Stated problem:
Repeat the full listing, word for word.

Excerpts of spatial question data
************
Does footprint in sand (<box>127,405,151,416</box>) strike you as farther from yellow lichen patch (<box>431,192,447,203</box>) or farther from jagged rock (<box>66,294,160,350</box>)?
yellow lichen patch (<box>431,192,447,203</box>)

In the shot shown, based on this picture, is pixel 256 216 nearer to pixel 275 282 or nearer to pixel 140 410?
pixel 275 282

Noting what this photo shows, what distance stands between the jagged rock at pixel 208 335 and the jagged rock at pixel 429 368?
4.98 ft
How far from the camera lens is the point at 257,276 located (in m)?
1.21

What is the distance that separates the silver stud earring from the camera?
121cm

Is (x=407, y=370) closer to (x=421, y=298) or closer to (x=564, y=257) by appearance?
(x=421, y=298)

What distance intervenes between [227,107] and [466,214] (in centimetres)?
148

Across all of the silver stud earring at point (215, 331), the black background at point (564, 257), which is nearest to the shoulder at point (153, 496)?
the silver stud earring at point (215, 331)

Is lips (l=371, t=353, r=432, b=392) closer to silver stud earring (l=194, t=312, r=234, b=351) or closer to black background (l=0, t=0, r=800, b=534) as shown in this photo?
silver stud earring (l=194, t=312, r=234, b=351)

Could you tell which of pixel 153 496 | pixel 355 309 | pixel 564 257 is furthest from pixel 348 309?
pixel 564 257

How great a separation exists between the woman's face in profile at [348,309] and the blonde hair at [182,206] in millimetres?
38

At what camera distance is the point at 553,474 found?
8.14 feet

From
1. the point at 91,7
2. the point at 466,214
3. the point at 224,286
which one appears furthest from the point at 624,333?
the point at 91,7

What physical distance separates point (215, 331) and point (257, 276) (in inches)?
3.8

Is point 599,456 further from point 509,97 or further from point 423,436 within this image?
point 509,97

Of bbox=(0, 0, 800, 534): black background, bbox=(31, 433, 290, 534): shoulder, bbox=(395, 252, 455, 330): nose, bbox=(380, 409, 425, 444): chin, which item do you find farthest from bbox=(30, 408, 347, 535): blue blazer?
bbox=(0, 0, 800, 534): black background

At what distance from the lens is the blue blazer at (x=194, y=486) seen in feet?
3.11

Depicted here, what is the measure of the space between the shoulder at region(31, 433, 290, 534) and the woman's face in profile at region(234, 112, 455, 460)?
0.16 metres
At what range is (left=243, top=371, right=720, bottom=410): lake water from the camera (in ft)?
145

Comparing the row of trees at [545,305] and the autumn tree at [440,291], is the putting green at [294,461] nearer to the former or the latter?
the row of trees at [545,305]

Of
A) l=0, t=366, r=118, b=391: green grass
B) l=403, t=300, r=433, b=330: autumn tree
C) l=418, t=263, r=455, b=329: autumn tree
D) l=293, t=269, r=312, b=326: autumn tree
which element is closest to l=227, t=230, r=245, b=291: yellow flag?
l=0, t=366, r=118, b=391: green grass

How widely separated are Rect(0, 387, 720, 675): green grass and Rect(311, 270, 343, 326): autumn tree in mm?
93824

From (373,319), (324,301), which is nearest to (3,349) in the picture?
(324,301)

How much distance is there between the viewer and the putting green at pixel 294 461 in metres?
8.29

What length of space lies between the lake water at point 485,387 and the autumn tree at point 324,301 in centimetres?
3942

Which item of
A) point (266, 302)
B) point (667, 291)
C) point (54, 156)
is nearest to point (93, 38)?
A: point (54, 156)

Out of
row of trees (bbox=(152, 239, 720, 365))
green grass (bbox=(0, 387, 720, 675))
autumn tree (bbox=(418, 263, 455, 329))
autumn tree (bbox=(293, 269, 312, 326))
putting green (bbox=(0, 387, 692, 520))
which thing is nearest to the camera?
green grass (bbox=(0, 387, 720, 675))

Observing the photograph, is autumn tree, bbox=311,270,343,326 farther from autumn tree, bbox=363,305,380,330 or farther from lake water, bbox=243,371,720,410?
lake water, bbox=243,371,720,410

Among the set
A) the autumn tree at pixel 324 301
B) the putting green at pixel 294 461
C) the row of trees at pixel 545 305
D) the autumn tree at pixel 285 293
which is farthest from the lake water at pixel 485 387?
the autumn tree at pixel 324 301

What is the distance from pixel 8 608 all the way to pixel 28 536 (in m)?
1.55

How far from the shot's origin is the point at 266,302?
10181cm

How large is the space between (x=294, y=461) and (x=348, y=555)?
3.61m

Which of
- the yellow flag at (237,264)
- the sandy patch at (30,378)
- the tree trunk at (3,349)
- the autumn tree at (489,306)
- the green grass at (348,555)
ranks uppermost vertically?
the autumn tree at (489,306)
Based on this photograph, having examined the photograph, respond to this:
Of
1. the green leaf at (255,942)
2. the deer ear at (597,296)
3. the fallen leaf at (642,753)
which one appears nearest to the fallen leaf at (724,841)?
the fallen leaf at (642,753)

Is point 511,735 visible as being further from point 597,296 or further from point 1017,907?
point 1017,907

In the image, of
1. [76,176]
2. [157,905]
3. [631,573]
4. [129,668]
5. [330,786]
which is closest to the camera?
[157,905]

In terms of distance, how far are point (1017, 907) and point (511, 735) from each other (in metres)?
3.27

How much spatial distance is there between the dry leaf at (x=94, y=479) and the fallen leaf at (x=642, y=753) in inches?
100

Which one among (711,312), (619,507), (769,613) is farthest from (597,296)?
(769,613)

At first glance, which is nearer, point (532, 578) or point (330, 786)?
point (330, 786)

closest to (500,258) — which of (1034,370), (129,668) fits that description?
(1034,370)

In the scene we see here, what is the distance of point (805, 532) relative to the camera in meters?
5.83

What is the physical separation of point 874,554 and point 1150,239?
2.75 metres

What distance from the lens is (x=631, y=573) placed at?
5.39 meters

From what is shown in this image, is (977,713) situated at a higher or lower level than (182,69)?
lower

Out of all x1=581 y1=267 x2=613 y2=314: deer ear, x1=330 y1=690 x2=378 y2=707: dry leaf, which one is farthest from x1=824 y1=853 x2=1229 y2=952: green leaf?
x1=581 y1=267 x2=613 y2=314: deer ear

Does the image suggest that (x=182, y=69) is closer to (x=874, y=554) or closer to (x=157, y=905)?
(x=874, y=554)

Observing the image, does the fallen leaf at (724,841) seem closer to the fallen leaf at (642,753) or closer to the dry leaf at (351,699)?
************
Expected answer:
Does footprint in sand (<box>127,405,151,416</box>) strike you as farther from yellow lichen patch (<box>431,192,447,203</box>) or farther from jagged rock (<box>66,294,160,350</box>)?
yellow lichen patch (<box>431,192,447,203</box>)

In the shot shown, based on this picture, is pixel 256 216 nearer to pixel 275 282 or nearer to pixel 140 410?
pixel 275 282

Noting what this photo shows, what distance stands between the jagged rock at pixel 208 335 and the jagged rock at pixel 429 368?
4.98 ft
How far from the camera lens is the point at 257,276 located (in m)?
1.21

What is the distance that separates the silver stud earring from the camera?
121cm

Is (x=407, y=370) closer to (x=421, y=298) or closer to (x=564, y=257) by appearance?
(x=421, y=298)

What distance intervenes between [227,107] and [466,214] (in centimetres)?
148

Across all of the silver stud earring at point (215, 331), the black background at point (564, 257), which is nearest to the shoulder at point (153, 496)?
the silver stud earring at point (215, 331)

Is lips (l=371, t=353, r=432, b=392) closer to silver stud earring (l=194, t=312, r=234, b=351) or closer to black background (l=0, t=0, r=800, b=534) as shown in this photo?
silver stud earring (l=194, t=312, r=234, b=351)

Could you tell which of pixel 153 496 | pixel 355 309 | pixel 564 257 is furthest from pixel 348 309?
pixel 564 257

How great a separation exists between the woman's face in profile at [348,309] and the blonde hair at [182,206] in millimetres?
38

At what camera distance is the point at 553,474 found?
8.14 feet

From
1. the point at 91,7
2. the point at 466,214
3. the point at 224,286
which one appears furthest from the point at 624,333?
the point at 91,7

What physical distance separates point (215, 331) and point (257, 276) (in inches)?
3.8

Is point 599,456 further from point 509,97 or further from point 423,436 within this image?
point 509,97

Of bbox=(0, 0, 800, 534): black background, bbox=(31, 433, 290, 534): shoulder, bbox=(395, 252, 455, 330): nose, bbox=(380, 409, 425, 444): chin, which item do you find farthest from bbox=(30, 408, 347, 535): blue blazer?
bbox=(0, 0, 800, 534): black background

At what distance from the lens is the blue blazer at (x=194, y=486) seen in feet?
3.11

Depicted here, what is the measure of the space between the shoulder at region(31, 433, 290, 534) and the woman's face in profile at region(234, 112, 455, 460)?
0.16 metres
At what range is (left=243, top=371, right=720, bottom=410): lake water from the camera (in ft)?
145

Comparing the row of trees at [545,305] and the autumn tree at [440,291], is the putting green at [294,461] nearer to the former or the latter?
the row of trees at [545,305]

Of
A) l=0, t=366, r=118, b=391: green grass
B) l=403, t=300, r=433, b=330: autumn tree
C) l=418, t=263, r=455, b=329: autumn tree
D) l=293, t=269, r=312, b=326: autumn tree
which element is closest to l=227, t=230, r=245, b=291: yellow flag?
l=0, t=366, r=118, b=391: green grass

How widely separated are Rect(0, 387, 720, 675): green grass and Rect(311, 270, 343, 326): autumn tree in mm?
93824

From (373,319), (324,301), which is nearest to (3,349) in the picture?
(324,301)

How much distance is there between the viewer and the putting green at pixel 294 461 in metres?
8.29

What length of space lies between the lake water at point 485,387 and the autumn tree at point 324,301 in centimetres?
3942

Which item of
A) point (266, 302)
B) point (667, 291)
C) point (54, 156)
is nearest to point (93, 38)?
A: point (54, 156)

Out of
row of trees (bbox=(152, 239, 720, 365))
green grass (bbox=(0, 387, 720, 675))
autumn tree (bbox=(418, 263, 455, 329))
autumn tree (bbox=(293, 269, 312, 326))
putting green (bbox=(0, 387, 692, 520))
which thing is nearest to the camera?
green grass (bbox=(0, 387, 720, 675))

Observing the photograph, is autumn tree, bbox=311,270,343,326 farther from autumn tree, bbox=363,305,380,330 or farther from lake water, bbox=243,371,720,410?
lake water, bbox=243,371,720,410

Among the set
A) the autumn tree at pixel 324 301
B) the putting green at pixel 294 461
C) the row of trees at pixel 545 305
D) the autumn tree at pixel 285 293
which is farthest from the lake water at pixel 485 387?
the autumn tree at pixel 324 301

What is the distance from pixel 8 608 all the way to pixel 28 536 (in m)?
1.55

How far from the shot's origin is the point at 266,302?
10181cm

How large is the space between (x=294, y=461) and (x=348, y=555)?
3.61m

Which of
- the yellow flag at (237,264)
- the sandy patch at (30,378)
- the tree trunk at (3,349)
- the autumn tree at (489,306)
- the green grass at (348,555)
ranks uppermost vertically?
the autumn tree at (489,306)
Based on this photograph, having examined the photograph, respond to this:
Of
1. the green leaf at (255,942)
2. the deer ear at (597,296)
3. the fallen leaf at (642,753)
which one appears nearest to the fallen leaf at (724,841)?
the fallen leaf at (642,753)

Is point 511,735 visible as being further from point 597,296 or further from point 1017,907?
point 1017,907

In the image, of
1. [76,176]
2. [157,905]
3. [631,573]
4. [129,668]
5. [330,786]
which is closest to the camera?
[157,905]

In terms of distance, how far are point (1017, 907) and point (511, 735) from each other (in metres)?
3.27

How much spatial distance is there between the dry leaf at (x=94, y=479) and the fallen leaf at (x=642, y=753) in inches?
100

Which one among (711,312), (619,507), (769,613) is farthest from (597,296)?
(769,613)

At first glance, which is nearer, point (532, 578) or point (330, 786)?
point (330, 786)

closest to (500,258) — which of (1034,370), (129,668) fits that description?
(1034,370)

In the scene we see here, what is the distance of point (805, 532) relative to the camera in meters?
5.83

What is the physical separation of point 874,554 and point 1150,239?
2.75 metres

What distance from the lens is (x=631, y=573) placed at?
5.39 meters

From what is shown in this image, is (977,713) situated at a higher or lower level than (182,69)?
lower

Out of all x1=581 y1=267 x2=613 y2=314: deer ear, x1=330 y1=690 x2=378 y2=707: dry leaf, which one is farthest from x1=824 y1=853 x2=1229 y2=952: green leaf?
x1=581 y1=267 x2=613 y2=314: deer ear

Does the image suggest that (x=182, y=69) is closer to (x=874, y=554) or closer to (x=157, y=905)?
(x=874, y=554)

Observing the image, does the fallen leaf at (724,841) seem closer to the fallen leaf at (642,753) or closer to the dry leaf at (351,699)?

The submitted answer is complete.